AIM 1:
Answer these questions using the dplyr lesson:
(a) Which data set does the lesson use?
(b) What does `mutate()` do?
(c) Whose lesson is the material based on?
AIM 2: Write the next part of the dplyr lesson, picking up right after its last line.

SOURCE PASSAGE:
::::

## Intro to `dplyr()`

This lesson will cover some basic functions that can be used to manipulate data in R.
Again, we will be using the gapminder data set, which includes country information on GDP, population, etc.

This material is based on a Software Carpentry lesson, available on their [website](http://swcarpentry.github.io/r-novice-gapminder/13-dplyr/index.html).

There are five main functions we'll be talking about today, each allowing us to manipulate data frames. These five functions are:

* `select()`  --  Choose columns (variables or attributes) from our data frame
* `filter()`  --  Choose rows (samples or observations) from our data frame
* `mutate()`  --  Create new columns, based on existing ones
* `group_by()`  --  Group rows based on a particular column/value within that column 
* `summarize()`  --  Perform some function on the grouped data


If you haven't already, make sure you have `dplyr()` and `gapminder()` installed and loaded with the following commands:


In [1]:
# Download the packages
#install.packages(c("dplyr", "gapminder"))

::::

STORED ROWS:

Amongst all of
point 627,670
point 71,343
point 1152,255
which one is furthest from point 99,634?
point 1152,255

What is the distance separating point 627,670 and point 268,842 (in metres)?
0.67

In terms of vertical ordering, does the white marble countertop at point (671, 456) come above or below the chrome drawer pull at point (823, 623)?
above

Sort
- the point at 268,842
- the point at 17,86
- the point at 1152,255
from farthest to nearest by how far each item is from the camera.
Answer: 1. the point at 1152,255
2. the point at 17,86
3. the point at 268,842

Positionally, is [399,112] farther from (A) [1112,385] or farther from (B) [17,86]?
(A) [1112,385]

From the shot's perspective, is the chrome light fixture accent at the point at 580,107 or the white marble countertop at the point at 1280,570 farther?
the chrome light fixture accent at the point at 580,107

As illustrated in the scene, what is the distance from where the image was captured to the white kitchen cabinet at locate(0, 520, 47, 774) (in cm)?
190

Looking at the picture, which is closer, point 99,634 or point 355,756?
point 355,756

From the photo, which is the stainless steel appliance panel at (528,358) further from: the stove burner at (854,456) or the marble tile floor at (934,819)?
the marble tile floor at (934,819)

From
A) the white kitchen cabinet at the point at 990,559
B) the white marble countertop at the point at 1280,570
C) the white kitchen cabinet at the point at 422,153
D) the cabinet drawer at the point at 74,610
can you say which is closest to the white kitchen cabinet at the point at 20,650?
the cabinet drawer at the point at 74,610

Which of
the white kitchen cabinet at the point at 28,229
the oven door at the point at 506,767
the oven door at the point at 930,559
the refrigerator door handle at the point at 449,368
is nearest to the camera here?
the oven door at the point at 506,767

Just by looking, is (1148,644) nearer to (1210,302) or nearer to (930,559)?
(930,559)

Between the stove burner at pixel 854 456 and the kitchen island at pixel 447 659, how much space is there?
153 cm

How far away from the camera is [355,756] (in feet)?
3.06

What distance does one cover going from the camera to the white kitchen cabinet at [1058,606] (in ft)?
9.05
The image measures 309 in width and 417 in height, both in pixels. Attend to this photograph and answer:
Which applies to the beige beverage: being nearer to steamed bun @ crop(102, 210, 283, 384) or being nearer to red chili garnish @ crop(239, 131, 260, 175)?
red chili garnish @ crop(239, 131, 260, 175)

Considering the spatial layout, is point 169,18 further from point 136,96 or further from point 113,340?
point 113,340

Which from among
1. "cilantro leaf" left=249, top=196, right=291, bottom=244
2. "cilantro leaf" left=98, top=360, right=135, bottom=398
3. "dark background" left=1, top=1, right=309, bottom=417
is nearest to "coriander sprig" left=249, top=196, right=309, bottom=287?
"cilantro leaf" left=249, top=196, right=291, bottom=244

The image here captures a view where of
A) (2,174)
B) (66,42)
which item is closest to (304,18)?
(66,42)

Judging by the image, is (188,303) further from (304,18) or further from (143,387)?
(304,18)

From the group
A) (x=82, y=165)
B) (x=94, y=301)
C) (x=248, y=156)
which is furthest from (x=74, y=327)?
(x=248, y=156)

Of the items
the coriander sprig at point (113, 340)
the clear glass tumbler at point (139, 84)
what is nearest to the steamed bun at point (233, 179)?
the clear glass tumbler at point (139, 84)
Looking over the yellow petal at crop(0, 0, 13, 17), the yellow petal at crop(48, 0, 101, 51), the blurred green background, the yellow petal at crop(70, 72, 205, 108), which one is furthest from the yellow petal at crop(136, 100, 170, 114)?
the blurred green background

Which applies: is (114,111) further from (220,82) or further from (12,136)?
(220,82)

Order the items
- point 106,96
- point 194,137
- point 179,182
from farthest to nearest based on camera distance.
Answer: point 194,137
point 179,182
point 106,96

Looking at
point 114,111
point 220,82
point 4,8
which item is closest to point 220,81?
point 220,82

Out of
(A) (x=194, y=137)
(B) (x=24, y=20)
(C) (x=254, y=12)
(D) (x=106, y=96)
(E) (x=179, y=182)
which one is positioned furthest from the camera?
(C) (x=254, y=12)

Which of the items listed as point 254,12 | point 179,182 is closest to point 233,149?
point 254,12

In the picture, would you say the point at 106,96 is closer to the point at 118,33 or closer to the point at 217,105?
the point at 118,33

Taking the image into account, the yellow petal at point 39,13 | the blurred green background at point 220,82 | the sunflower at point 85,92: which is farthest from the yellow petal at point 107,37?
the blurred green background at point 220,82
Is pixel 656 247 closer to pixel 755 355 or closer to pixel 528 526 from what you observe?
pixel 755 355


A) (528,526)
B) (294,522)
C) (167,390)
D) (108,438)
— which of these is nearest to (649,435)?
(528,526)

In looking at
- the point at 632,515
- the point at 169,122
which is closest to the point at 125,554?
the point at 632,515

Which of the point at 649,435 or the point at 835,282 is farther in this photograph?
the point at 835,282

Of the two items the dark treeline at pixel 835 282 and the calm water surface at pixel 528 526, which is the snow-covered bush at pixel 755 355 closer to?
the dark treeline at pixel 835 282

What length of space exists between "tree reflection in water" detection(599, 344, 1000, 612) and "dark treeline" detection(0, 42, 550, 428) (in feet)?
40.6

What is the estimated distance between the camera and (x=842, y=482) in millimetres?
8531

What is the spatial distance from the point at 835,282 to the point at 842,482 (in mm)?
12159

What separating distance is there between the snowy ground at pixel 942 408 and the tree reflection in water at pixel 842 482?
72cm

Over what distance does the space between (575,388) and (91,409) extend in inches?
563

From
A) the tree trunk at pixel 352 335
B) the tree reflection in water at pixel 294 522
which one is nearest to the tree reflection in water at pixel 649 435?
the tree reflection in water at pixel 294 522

::::

TASK OUTPUT 1:
(a) The gapminder data set, which includes country information on GDP, population, etc.
(b) It creates new columns based on existing ones.
(c) A Software Carpentry lesson.

TASK OUTPUT 2:
# Load the packages for use
library(dplyr)
library(gapminder)


Attaching package: ‘dplyr’

The following objects are masked from ‘package:stats’:

    filter, lag

The following objects are masked from ‘package:base’:

    intersect, setdiff, setequal, union



Let's take a quick look at our data frame to remind ourselves of its structure. We do this using the `head()` command, which will display the first 10 rows (given by `n = 10`) of our data frame. 

In [2]:
head(gapminder, n = 10)

country,continent,year,lifeExp,pop,gdpPercap
Afghanistan,Asia,1952,28.801,8425333,779.4453
Afghanistan,Asia,1957,30.332,9240934,820.853
Afghanistan,Asia,1962,31.997,10267083,853.1007
Afghanistan,Asia,1967,34.02,11537966,836.1971
Afghanistan,Asia,1972,36.088,13079460,739.9811
Afghanistan,Asia,1977,38.438,14880372,786.1134
Afghanistan,Asia,1982,39.854,12881816,978.0114
Afghanistan,Asia,1987,40.822,13867957,852.3959
Afghanistan,Asia,1992,41.674,16317921,649.3414
Afghanistan,Asia,1997,41.763,22227415,635.3414


### Choose Columns: select()

The first function we'll be using is `select()`. This function let's us pick columns from our data frame, based on name (e.g. year) or by index (e.g. 3). 

![](https://swcarpentry.github.io/r-novice-gapminder/fig/13-dplyr-fig1.png)

Let's try using `select()` to pick out a few columns: "country", "year", "lifeExp", and "pop". We'll be assigning these columns to a new data frame, `gapminder_select`. Then we'll use `head()` to see if it worked.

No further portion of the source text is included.